The future of this country hinges on the ability of individual cities to create communication where it has never existed before.  Only local media can serve that need.  And indeed, in large part only local broadcast stations can serve that need.  For polls show that most Americans get most of their information about public affairs from radio and television.  For many Americans, if it is not on radio or television, it might as well not have happened at all.

As a consequence of the increasing role of broadcasting in shaping the people's consciousness of affairs, broadcasting has become more decisive than ever in shaping the course of policy.  The Constitution  [*11] protects our citizens' right of petition.  But increasingly, today, citizens know that political action comes not from petitioning one's Government but from petitioning one's media.  A community's agenda for action can be found, everyday, on the front pages of its newspapers, in the content of its drive-time radio newscasts, and on the prime-time news and public affairs programs of its television stations.  Those who have proposals for action must reach the media before they reach the people or the Government.  They need the media to put their needs in the forefront of the community's consciousness.

The greatest challenge before the American people today is the challenge of restoring and reinvigorating local democracy.  That challenge cannot be met without a working system of local broadcast media actively serving the needs of each community for information about its affairs, serving the interests of all members of the community, and allowing all to confront the listening public with their problems and their proposals.

In sum, we think the theory on which the American system of broadcasting is based is sound, as sound in 1968 as it was in 1934.  It is the practice which concerns us.  Not that we are convinced that most, or even many, broadcasters shirk their local service obligations.  On the contrary, the trade press of the broadcasting industry is increasingly filled with reports of the new and imaginative ventures undertaken by broadcasters everywhere to meet the challenge of serving their communities, especially with respect to the present crises of race relations and local democracy.  Our concern stems from the fact that we learn more from the trade press than we do from the Commission's own procedures.  The Commission has indicated its disinterest in getting information about the performance of its licensees, and as a consequence the two of us share in its ignorance.  This concerns us greatly.

In a time when the role of local service seems so critical, and when, paradoxically, this basic concept faces increasing challenge from critics and from the pressures of technological change, it has seemed to us vital to get an accurate fix on how our traditional system of local broadcasting is working in practice.

We have decided to satisfy our need to inform ourselves by undertaking a study of broadcasting in a single State.

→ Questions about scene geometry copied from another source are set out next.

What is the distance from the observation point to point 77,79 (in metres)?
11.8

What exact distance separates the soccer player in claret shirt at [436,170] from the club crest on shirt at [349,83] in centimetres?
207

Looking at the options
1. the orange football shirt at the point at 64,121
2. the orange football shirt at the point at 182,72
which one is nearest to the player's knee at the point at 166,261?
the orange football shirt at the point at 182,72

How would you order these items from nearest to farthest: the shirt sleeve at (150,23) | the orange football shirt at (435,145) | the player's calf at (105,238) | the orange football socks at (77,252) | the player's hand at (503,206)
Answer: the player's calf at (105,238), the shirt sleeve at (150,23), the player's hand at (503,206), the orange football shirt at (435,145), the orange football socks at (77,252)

Oklahoma is the State we selected, because it seemed a typical State, which was primarily served by broadcast signals originating within its borders, and because its licenses come before the Commission at a convenient date, namely on June 1, 1968.  As a result of our study, hereafter reported in detail, we have made recommendations to the full Commission for action regarding the group of licenses before us.  We have also made suggestions of a more general nature, regarding changes in regulatory policy which we believe meritorious of consideration.

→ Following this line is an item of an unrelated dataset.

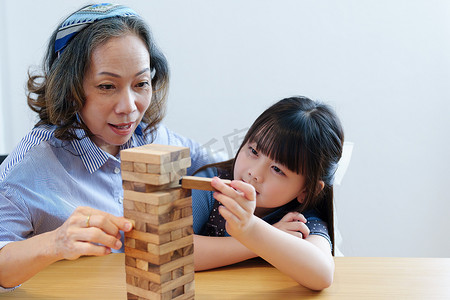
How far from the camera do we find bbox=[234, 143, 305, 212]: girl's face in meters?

Contained within the report and its appendices will be found most of the basic data publicly available about broadcasting within the State of Oklahoma.  There are city-by-city descriptions of 11 communities and the programming available to them.  Information is provided about the stations: call letters, power, location, ownership, and so forth.  We have indicated the out-of-city signals which can be received in the community in question.  There is reference to local newspapers,  [*12]  and some national magazine circulation figures.  There is a separate section discussing concentration of control of media ownership statewide.  We have evaluated television programming separately.  We have discussed sources of information -- and "the letters." In short, we have tried to bring together in one document both our own analysis of broadcasting in Oklahoma, and the raw data from which others may prepare their own evaluation.  We believe our Nation is healthier to the extent this kind of information and analysis are made widely available to the American people.  We hope the example provided by this single effort will stimulate the imagination of others to do more, and different, and better, work of this character.

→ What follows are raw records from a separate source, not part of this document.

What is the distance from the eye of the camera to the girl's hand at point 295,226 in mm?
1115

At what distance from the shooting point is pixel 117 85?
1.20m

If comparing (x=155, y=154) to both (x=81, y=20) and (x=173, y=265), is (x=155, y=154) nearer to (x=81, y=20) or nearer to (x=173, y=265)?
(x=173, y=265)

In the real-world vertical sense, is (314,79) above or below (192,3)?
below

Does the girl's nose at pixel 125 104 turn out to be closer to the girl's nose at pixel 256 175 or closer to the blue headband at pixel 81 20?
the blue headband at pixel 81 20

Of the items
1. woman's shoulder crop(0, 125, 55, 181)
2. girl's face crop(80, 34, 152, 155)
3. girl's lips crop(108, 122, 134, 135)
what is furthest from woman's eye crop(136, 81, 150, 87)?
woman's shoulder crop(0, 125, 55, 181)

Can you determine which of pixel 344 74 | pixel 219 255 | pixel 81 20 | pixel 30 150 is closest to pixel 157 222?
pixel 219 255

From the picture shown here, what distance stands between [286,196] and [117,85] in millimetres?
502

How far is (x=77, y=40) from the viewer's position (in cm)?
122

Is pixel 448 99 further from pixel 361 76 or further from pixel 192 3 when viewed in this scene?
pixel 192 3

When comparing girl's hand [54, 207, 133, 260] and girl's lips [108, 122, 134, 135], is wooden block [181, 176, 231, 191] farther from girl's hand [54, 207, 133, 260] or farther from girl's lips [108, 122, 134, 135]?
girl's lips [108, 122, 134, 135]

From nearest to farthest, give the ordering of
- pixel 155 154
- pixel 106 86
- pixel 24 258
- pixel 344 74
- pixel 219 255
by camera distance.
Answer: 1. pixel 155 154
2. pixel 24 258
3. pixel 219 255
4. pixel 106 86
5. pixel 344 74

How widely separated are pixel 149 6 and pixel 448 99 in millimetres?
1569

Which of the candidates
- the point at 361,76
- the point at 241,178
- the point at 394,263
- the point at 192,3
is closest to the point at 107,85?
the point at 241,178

Broadcasting in Oklahoma: A summary

The basic objective of our study has been to ascertain how Oklahoma broadcast licensees fashion their programming to the specific needs of their individual communities.  In theory, this is also the basic objective of the arduous process through which the Federal Communications Commission goes whenever it determines whether to renew a group of broadcast licenses.  In fact, as we have mentioned above, a majority of our colleagues do not regard it as the Commission's proper role to give serious scrutiny to the performance of applicants before granting their request for renewal.  Hence, we have undertaken this comprehensive survey on our own initiative.

The results of our study are now in.  We find these results extremely unsettling.  Previous Commission studies of the performance of local broadcast stations, especially the Omaha and Chicago inquiries of 1962 and 1963, had revealed that local stations rely predominantly on network and other nonlocal sources for programming.  We did not expect our analysis to show a markedly different pattern.  Nevertheless, we were unprepared for what we have found.
Our principal conclusion is this: As far as Oklahoma broadcasting is concerned, the concept of local service is largely a myth.  With a few exceptions, Oklahoma stations provide almost literally no programming that can meaningfully be described as "local expression." They provide very little that can be considered tailored to specific needs of their individual communities.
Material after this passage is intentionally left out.